Deux positions s’opposent sur la ligne de départ

mardi 4 juin 2019, par Léa Carrier

Multiplication des offres de services sexuels, intensification du recrutement chez les jeunes femmes : tandis que les pilotes du Grand Prix s’échauffent sur les pistes, l’industrie du sexe de Montréal s’emballe et s’organise en vue de la période la plus lucrative de l’année. Mais l’est-elle vraiment ?

Si l’emblématique course automobile donne le coup d’envoi à la saison des festivals, elle représente autrement un moment charnière des programmes de sensibilisation contre l’exploitation sexuelle à Montréal. Au travers des slogans coup de poing et des multiples protestations, une voix se détache cependant du discours dominant.
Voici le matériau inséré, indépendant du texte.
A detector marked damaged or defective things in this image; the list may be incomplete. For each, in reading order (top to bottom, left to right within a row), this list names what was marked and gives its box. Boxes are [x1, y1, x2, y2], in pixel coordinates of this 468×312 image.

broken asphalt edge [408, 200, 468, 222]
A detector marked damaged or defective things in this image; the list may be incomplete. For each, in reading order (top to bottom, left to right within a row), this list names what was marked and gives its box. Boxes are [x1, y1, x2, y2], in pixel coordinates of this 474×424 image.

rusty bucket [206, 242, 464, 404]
L’organisation pro-prostitution Chez Stella rappelle que l’emballement de l’industrie du sexe, si largement appréhendé lors du Grand Prix, attend toujours d’être vérifié.

Dans son rapport What’s the cost of a rumor : a guide to sorting out the myths and the facts about sporting events and trafficking publié en 2017, l’Alliance globale contre le trafic des femmes conclut en effet qu’« aucune preuve ne démontre que les grands évènements sportifs causent une augmentation dans la traite en vue de la prostitution. » Chaque année, la directrice de Chez Stella, Sandra Wesley accuse le caractère alarmiste de ces discours associant exploitation sexuelle et évènements sportifs.
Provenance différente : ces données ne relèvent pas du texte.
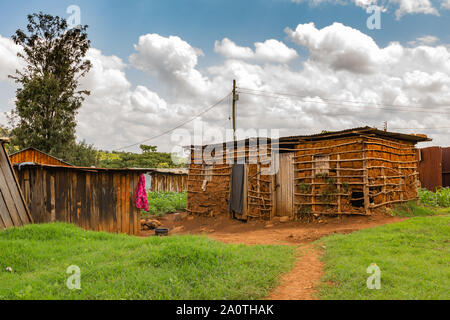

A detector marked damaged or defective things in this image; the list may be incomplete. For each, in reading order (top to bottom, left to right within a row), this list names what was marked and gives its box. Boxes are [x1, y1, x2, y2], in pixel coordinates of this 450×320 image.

rusty metal sheet [418, 147, 442, 191]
« S’il y a plus de clients pour les travailleuses du sexe, de la même façon qu’il y en a pour les restaurants ou les hôtels, ça ne veut pas dire nécessairement que ce sont des clients qui viennent pour exploiter des femmes ou être violents », a-t-elle nuancé lors d’une entrevue accordée à Radio-Canada en 2016. Selon Mme Wesley, c’est surtout la surveillance accrue et le déploiement des escouades policières « qui placent [les travailleuses du sexe] dans une situation dangereuse et à risque de violence ».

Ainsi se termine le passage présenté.